The energy companies in particular seem to be ripping everyone off with the price of oil and electricity. It’s almost as though they’re using global warming as an excuse for charging us extortionate amounts for our energy, even though wholesale market prices have dropped in recent months. There’s something rotten going on somewhere.

Big companies and banks seem to get protection from the state, while the average tax payer has to pick up the pieces by working harder, cutting back on our spending, moving into more modest accommodation, or accepting badly paid work because we have no choice. Perhaps it has to be that way – the big companies have to be protected in order to support the economy. It just seems a little unfair that’s all, and I’m sure there are some CEOs and directors who are still doing very well while the rest of us struggle to get by.

Still, it’s not all bad. The lower interest rates on bank loans and mortgages mean we don’t have to pay back so much money each month, and there is now so much freely available entertainment on the internet that it’s quite easy to have a good time without reaching too deep into our pockets.

So, take advantage of free internet content like this. But, if you’re doing okay for money at the moment, and you’re feeling generous – you could always donate some money to me via PayPal!

Did you find the phrasal verbs? Here they are:

1. to cut back on spending – this means to spend less than before. To try and reduce your spending. E.g. “I’m going to have to cut back on my spending in order to save up some money”
2. to go up – this means to increase
3. to go down – this means to decrease
4. to bail someone out – this means to save someone by giving them money. It’s usually used when the government gives money to a company or bank in order to save them from insolvency. E.g. “The government bailed out the banks by giving them £5billion of tax payers’ money”
5. to splash out – this means to spend quite a lot of money in a care-free way when you go shopping. E.g. “I was feeling a bit depressed, so I went to the shopping centre and just splashed out on some new clothes”
6. to save up – this means to save money. E.g. “I’m saving up for a holiday in Italy next year”
7. to dip into savings – this means to go into your savings account, and take a bit of money out. E.g. “I can’t afford to pay my electricity and telephone bills this month. I’m going to have to dip into my savings”

########

EXERCISE INSTRUCTIONS: Pick up the lesson on money-related phrasal verbs at its final sentence and continue it.

[Scene geometry reasoning data]
########

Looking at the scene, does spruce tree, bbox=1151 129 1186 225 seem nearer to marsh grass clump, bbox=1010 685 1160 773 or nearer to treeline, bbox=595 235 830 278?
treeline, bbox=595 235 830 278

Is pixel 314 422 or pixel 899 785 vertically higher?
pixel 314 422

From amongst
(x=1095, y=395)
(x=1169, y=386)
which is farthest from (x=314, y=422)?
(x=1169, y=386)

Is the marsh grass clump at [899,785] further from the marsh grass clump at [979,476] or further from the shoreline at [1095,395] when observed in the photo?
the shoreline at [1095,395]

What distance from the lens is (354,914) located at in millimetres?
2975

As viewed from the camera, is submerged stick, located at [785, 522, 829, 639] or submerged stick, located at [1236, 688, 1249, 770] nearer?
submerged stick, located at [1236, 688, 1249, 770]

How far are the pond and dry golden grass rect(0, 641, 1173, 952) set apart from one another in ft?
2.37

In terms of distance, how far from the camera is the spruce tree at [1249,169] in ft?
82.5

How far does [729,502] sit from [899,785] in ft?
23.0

########

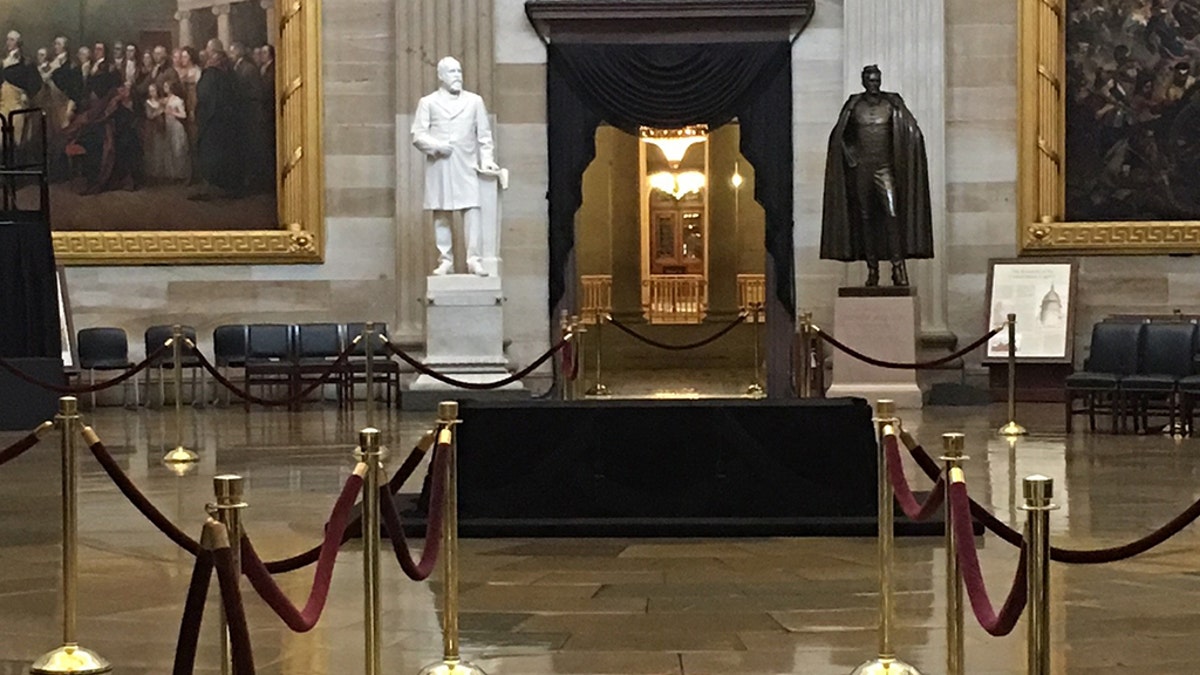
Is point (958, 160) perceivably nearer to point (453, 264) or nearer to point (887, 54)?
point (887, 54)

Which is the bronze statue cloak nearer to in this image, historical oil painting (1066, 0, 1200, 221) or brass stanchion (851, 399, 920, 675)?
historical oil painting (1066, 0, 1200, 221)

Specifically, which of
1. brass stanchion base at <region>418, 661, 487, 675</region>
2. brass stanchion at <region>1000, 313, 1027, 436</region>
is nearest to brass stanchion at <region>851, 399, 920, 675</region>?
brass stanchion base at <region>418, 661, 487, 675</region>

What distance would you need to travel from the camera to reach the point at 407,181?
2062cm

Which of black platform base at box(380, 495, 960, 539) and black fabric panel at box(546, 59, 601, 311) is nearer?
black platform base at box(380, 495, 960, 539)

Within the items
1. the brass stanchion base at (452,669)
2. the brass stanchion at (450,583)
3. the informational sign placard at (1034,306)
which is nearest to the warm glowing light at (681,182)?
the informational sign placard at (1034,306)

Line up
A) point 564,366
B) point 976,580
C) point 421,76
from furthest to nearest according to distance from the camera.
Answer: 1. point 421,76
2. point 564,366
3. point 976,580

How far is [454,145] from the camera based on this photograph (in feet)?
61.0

########

RESULT FOR THIS EXERCISE:
8. to get by – this means to survive, usually on a small amount of money. E.g. “Students in London find it difficult to get by on money they earn from part-time work”
9. to pay something off – this means to completely pay a loan or debt. E.g. “YEAH!!! I’ve finally paid off my student loan!”
10. to take some cash out – this means to withdraw money from a bank or cash machine
11. to rip someone off – to charge too much money for something. To give a bad price. E.g. “You always get completely ripped off in Harrods. You can by the same stuff in other shops for much less money. The prices are just high because it’s Harrods.”
12. to pay something back – to give money back. When you have borrowed money, you have to pay it back each month.

Here are the idioms, sayings and quotes I talk about in the podcast too:

“They say the best things in life are free” – This just means that the most important things are free; like friendship, love, trust, etc.

“Money makes the world go round” – This means that financial transactions, trade & business are what makes everything happen in the world.

“Money doesn’t grow on trees” – This means that you have to work for money. You can’t get it without working.

“Money is the root of all evil” – This means that most of the bad things that people do are the result of their greed for money.

“Money money money: it’s a rich man’s world” – This is a quote from a song by the Swedish pop group, Abba.

“Mo’ Money Mo’ Problems” – This is a quote from a song by Notorious BIG featuring Puff Daddy and Mace.